Marjana Scheriau †

1947 in Karlsruhe geboren;
1968-73 Studium der Freien Malerei an der Hochschule der Künste Berlin bei Prof. Hann Trier;
ab 1982 freischaffende Bildende Künstlerin und
Kulturpädagogin;
ab 1985 Atelier und Galerie im alten Bahnhof Herbede,

1999
Heirat mit dem französischen Künstler Alain Tugault (Fotograf) und Aufbau eines Ateliers
in Les Ateliers de Campeaux, Frankreich.

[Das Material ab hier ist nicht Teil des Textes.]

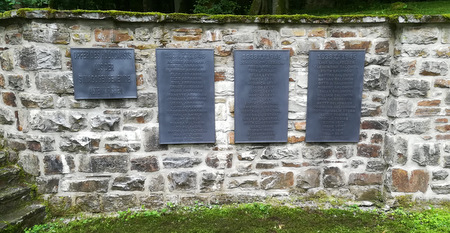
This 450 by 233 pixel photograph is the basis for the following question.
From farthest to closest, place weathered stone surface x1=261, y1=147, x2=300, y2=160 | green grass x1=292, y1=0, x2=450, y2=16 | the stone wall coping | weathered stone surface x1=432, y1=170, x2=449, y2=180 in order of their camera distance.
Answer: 1. green grass x1=292, y1=0, x2=450, y2=16
2. weathered stone surface x1=261, y1=147, x2=300, y2=160
3. weathered stone surface x1=432, y1=170, x2=449, y2=180
4. the stone wall coping

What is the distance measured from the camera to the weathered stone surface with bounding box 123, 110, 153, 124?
3.22m

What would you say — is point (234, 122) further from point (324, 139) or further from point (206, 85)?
point (324, 139)

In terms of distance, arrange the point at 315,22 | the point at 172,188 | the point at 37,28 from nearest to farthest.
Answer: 1. the point at 37,28
2. the point at 315,22
3. the point at 172,188

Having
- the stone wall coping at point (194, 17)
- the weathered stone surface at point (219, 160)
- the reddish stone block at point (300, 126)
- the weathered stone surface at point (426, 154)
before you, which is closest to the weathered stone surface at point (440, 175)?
the weathered stone surface at point (426, 154)

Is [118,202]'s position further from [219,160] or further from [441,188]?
[441,188]

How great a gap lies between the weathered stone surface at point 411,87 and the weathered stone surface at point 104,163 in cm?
326

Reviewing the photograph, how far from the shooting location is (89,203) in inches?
130

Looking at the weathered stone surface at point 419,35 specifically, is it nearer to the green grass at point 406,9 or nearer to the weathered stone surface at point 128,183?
the green grass at point 406,9

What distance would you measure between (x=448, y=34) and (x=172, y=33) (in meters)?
3.11

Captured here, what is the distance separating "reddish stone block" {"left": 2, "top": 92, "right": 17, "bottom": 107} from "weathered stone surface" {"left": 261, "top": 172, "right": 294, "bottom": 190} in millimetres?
3029

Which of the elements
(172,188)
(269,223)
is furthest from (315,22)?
(172,188)

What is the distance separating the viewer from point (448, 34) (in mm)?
3141

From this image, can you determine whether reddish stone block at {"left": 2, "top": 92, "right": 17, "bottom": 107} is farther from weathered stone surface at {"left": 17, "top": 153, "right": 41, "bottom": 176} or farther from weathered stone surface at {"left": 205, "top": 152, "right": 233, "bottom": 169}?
weathered stone surface at {"left": 205, "top": 152, "right": 233, "bottom": 169}

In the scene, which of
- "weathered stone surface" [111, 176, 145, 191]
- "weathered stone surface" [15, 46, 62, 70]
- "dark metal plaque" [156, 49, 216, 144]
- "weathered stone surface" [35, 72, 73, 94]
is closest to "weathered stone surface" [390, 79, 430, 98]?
"dark metal plaque" [156, 49, 216, 144]
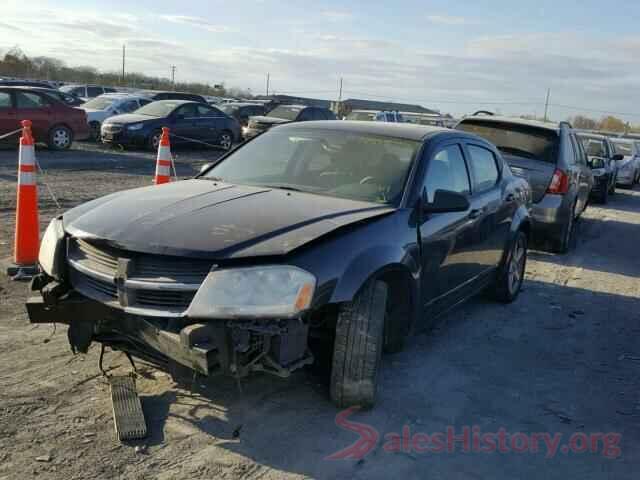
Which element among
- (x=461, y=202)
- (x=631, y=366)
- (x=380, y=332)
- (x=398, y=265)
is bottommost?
(x=631, y=366)

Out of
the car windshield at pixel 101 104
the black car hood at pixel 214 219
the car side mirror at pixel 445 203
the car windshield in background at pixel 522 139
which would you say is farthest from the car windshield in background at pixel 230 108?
the car side mirror at pixel 445 203

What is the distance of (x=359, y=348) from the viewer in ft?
12.2

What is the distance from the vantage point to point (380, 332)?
12.4 feet

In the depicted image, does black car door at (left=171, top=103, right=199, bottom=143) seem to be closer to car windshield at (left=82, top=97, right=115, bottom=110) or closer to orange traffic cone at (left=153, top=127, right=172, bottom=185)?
car windshield at (left=82, top=97, right=115, bottom=110)

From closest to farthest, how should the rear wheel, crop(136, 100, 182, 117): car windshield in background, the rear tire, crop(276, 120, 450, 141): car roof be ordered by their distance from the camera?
the rear tire, crop(276, 120, 450, 141): car roof, crop(136, 100, 182, 117): car windshield in background, the rear wheel

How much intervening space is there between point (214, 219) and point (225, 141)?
18.4 metres

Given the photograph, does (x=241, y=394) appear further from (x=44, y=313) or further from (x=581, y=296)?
(x=581, y=296)

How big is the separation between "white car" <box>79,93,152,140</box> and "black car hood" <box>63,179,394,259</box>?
18.3 meters

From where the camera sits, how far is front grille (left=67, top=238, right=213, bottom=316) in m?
3.36

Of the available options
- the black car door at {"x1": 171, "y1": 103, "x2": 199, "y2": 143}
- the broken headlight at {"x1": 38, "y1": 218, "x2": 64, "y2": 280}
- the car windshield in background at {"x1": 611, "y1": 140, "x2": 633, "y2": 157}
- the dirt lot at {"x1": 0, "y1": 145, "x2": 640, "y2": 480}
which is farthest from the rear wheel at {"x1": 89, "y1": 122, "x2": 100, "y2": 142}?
the broken headlight at {"x1": 38, "y1": 218, "x2": 64, "y2": 280}

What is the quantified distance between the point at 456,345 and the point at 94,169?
35.8 ft

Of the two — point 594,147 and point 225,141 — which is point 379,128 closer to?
point 594,147

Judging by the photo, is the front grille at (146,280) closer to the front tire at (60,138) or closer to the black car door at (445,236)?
the black car door at (445,236)

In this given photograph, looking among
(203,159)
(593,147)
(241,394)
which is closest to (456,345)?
(241,394)
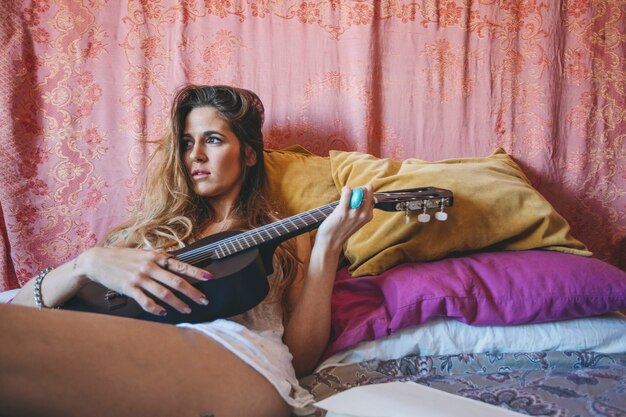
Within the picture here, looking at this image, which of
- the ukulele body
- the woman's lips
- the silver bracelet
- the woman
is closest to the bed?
the woman

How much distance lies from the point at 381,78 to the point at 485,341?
36.9 inches

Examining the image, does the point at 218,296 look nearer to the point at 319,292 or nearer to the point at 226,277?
the point at 226,277

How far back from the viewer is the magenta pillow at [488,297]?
906 mm

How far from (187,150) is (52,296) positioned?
1.71ft

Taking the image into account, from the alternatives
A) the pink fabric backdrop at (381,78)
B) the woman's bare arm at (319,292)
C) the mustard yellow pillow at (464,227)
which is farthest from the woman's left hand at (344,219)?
the pink fabric backdrop at (381,78)

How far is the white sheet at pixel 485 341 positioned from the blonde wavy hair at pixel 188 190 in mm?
305

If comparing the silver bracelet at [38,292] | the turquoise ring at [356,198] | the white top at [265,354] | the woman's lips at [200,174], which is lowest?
the white top at [265,354]

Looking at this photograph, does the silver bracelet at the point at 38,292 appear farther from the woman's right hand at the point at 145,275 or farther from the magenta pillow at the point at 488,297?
the magenta pillow at the point at 488,297

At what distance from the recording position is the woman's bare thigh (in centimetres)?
58

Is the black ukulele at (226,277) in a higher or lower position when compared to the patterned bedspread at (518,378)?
higher

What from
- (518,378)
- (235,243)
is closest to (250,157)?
(235,243)

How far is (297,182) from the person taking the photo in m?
1.24

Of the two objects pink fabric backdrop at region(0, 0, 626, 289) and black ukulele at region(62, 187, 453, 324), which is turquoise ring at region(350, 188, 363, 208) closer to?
black ukulele at region(62, 187, 453, 324)

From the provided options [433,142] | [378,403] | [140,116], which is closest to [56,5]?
[140,116]
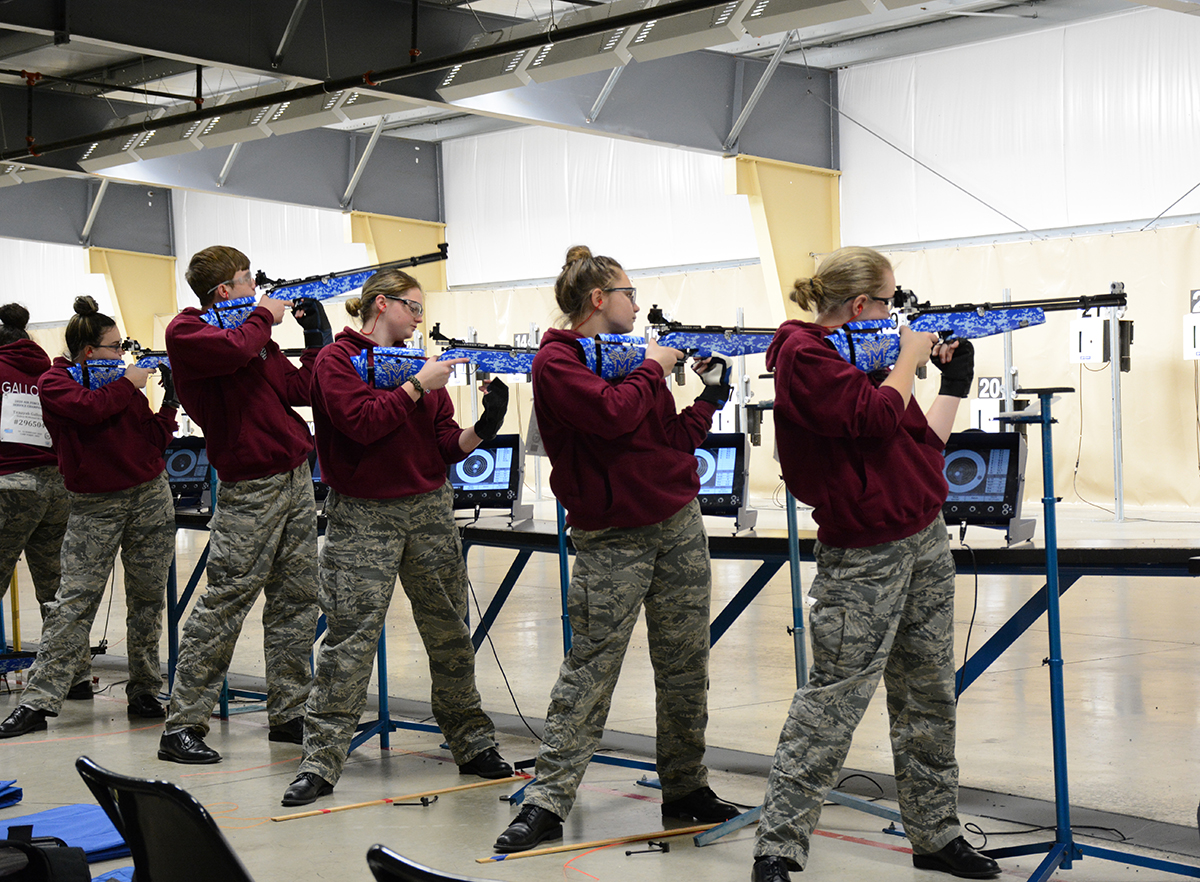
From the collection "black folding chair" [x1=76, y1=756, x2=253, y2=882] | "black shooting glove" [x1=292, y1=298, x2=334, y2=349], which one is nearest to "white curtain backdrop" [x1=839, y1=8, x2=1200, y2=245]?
"black shooting glove" [x1=292, y1=298, x2=334, y2=349]

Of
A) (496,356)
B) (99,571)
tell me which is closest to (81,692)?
(99,571)

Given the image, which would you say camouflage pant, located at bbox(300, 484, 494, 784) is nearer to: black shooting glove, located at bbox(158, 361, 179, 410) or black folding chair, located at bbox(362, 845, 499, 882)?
black shooting glove, located at bbox(158, 361, 179, 410)

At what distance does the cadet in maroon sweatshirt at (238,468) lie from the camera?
161 inches

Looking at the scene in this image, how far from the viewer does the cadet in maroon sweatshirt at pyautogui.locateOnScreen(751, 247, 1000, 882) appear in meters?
2.71

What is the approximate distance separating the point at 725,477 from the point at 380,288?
68.5 inches

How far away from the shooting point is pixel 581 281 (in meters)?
Result: 3.28

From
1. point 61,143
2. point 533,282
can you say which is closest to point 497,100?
point 61,143

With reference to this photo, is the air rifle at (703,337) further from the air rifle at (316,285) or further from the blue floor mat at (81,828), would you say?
the blue floor mat at (81,828)

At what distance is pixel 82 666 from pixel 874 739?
3.18 meters

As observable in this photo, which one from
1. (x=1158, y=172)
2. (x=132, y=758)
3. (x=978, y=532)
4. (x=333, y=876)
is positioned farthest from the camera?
(x=1158, y=172)

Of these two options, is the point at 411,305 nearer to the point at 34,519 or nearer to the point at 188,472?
the point at 34,519

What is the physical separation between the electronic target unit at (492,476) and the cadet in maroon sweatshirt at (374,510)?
1.37 m

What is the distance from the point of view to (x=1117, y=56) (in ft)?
35.7

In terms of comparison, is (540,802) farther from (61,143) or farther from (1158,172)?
(1158,172)
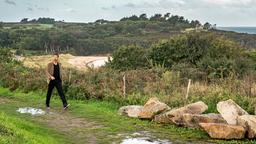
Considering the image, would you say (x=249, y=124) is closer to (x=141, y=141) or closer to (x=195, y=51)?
(x=141, y=141)

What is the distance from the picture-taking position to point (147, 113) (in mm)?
15812

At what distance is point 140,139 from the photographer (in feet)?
42.3

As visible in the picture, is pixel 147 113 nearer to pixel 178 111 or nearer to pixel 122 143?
pixel 178 111

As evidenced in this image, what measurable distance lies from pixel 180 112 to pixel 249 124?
96.7 inches

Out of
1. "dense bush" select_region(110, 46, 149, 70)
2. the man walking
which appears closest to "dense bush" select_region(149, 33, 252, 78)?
"dense bush" select_region(110, 46, 149, 70)

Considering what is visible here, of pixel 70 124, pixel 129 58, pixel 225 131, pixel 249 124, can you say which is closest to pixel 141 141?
pixel 225 131

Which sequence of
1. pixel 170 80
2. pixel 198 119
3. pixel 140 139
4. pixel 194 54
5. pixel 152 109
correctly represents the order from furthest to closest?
1. pixel 194 54
2. pixel 170 80
3. pixel 152 109
4. pixel 198 119
5. pixel 140 139

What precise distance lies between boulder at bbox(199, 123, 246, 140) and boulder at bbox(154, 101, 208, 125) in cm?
154

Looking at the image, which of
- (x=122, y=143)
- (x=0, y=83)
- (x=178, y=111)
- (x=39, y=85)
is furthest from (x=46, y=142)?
(x=0, y=83)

Alain Tugault starb im April 2004.

- über 100 Ausstellungen im In- und Ausland. - Förderungen durch Stadt Witten, Goethe-Institut Moskau, Stadt Lünen, Hans-Böckler-Stiftung; - Ankäufe durch Stadt Witten, Stadt Lünen, Artothek der Stadt Holzminden, Land Baden-Württemberg, Stadt Dortmund, Bundesanstalt für Arbeitsschutz, Deutscher Gewerkschaftsbund, Märkisches Museum Witten

Seit der Aufnahme ihrer künstlerischen Arbeit hat sie eine Reihe von Schaffensperioden durchlebt. Durch großzügige Pinselführung den Bildgegenstand eher als Vorwand für Farbgestaltungen.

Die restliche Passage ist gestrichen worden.